# Work to complete
A: Transcribe the stretch of the national parks shutdown passage from "The director of" through "be be disastrous.".
B: Go on with the passage about national parks during a government shutdown, starting after its final sentence.

Document extract START

About 13,000 of the 19,000 National Park Service workers are expected to be furloughed, the agency said in a contingency plan posted online Friday.

“The public will be encouraged not to visit sites during the period of lapse in appropriations out of consideration for protection of natural and cultural resources, as well as visitor safety,” the Interior Department said in a statement.

The director of the National Park Service can enter into non-reimbursable arrangements with state, tribal or local governments, or third parties for donations to fund park operations, the department said.

The nonprofit National Parks Conservation Association doesn’t oppose such agreements but noted that keeping sites open during a shutdown without sufficient staff and other resources can be be disastrous.

For example, trash cans and portable toilets overflowed at Joshua Tree National Park during a shutdown in late 2018 and early 2019 that lasted 35 days. Some tourists driving off road damaged the fragile ecosystem.

Sen. John Barrasso, a Wyoming Republican, urged Interior Secretary Deb Haaland on Thursday to keep the parks open with previously collected fees. The Trump administration did so in 2018 and 2019 in violation of appropriations laws, the congressional watchdog said.

Democratic Arizona Gov. Katie Hobbs and Republican Utah Gov. Spencer Cox said they will tap state funds to ensure visitors can still enjoy the dramatic depths of the Grand Canyon and the soaring red cliffs of Zion Valley, among other parks.

They cited the economic benefits to their states and small communities that depend on tourism.

National parks collectively could lose nearly a million visitors daily during a shutdown, and gateway communities could lose as much as $70 million, the conservation association said.

Arizona Lottery funds would help keep the Grand Canyon park open at a basic level, Hobbs has said.

Arizona paid about $64,000 a week during the 35-day shutdown to cover restroom cleaning, trash removal and snow plowing at Grand Canyon. People with permits to hike in the backcountry or raft on the Colorado River could still go, but no new permits were issued.

Hotels and restaurants remained open.

Document extract END
Supplied information START

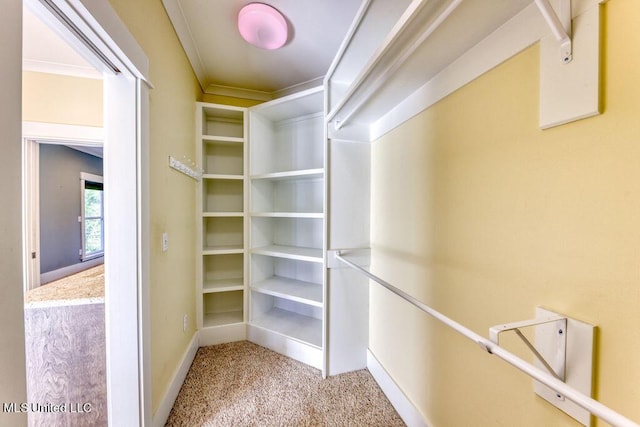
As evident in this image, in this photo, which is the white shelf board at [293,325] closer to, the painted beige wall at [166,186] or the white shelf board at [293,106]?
the painted beige wall at [166,186]

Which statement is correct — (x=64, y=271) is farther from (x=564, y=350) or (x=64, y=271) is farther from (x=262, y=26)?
(x=564, y=350)

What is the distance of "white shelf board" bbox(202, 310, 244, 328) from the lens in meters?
2.21

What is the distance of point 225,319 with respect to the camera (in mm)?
2297

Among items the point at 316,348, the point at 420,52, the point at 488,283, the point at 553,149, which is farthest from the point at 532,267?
the point at 316,348

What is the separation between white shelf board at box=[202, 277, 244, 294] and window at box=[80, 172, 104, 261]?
439cm

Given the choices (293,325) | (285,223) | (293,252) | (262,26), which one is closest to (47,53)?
(262,26)

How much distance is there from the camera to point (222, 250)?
2186 mm

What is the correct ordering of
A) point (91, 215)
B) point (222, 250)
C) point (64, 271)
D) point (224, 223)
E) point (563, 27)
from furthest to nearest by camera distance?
point (91, 215)
point (64, 271)
point (224, 223)
point (222, 250)
point (563, 27)

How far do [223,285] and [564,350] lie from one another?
2.26 meters

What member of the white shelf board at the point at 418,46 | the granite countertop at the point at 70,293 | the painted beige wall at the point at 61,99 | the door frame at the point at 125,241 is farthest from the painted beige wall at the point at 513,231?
the painted beige wall at the point at 61,99

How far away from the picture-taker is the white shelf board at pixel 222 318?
2.21m

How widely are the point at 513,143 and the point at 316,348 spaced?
5.91ft

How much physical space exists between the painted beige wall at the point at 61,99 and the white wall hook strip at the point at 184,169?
85 cm

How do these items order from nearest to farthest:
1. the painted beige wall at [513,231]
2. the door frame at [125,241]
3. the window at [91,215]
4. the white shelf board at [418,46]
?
1. the painted beige wall at [513,231]
2. the white shelf board at [418,46]
3. the door frame at [125,241]
4. the window at [91,215]
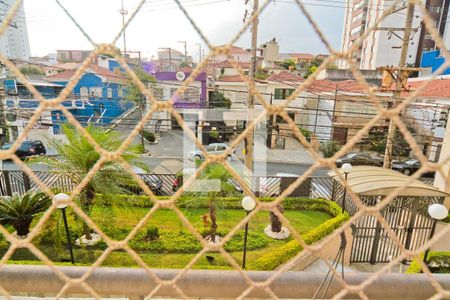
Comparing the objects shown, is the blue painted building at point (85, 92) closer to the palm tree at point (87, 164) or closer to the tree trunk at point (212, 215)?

Supplied information END

# Answers by item
A:
The director of the National Park Service can enter into non-reimbursable arrangements with state, tribal or local governments, or third parties for donations to fund park operations, the department said.

The nonprofit National Parks Conservation Association doesn’t oppose such agreements but noted that keeping sites open during a shutdown without sufficient staff and other resources can be be disastrous.

B:
Those who will work in another potential shutdown include emergency services workers at Grand Canyon who protect visitors and the roughly 2,500 people who live within the national park, Grand Canyon spokesperson Joëlle Baird said.

Utah paid some $7,500 daily during the last part of December 2018 to keep Zion, Bryce Canyon and Arches running during a shutdown. The nonprofit Zion Forever Project put up $16,000 to pay a skeleton crew and keep bathrooms and the visitor center open at Zion, which continued drawing several thousand visitors daily.

This year, Colorado Gov. Jared Polis directed the state’s Department of Natural Resources to develop a plan to operate and protect resources at Rocky Mountain National Park and three others.

In South Dakota, Gov. Kristi Noem was reviewing a shutdown’s possible impact on national parks, including Mount Rushmore.

Montana Gov. Greg Gianforte’s office didn’t say whether the state would spend money to keep Glacier or Yellowstone parks open. Most of Yellowstone is in Wyoming, but three of the five entrances are in Montana.

Republican Wyoming Gov. Mark Gordon is awaiting more information from Interior and the White House to better understand the state’s options, spokesperson Michael Pearlman said.

In Washington, home to Mount Rainier and Olympic parks, Democratic Gov. Jay Inslee has no plans to provide more funding or staff to parks if there’s a shutdown. Democratic California Gov. Gavin Newsom’s administration said it won’t pay to keep parks open.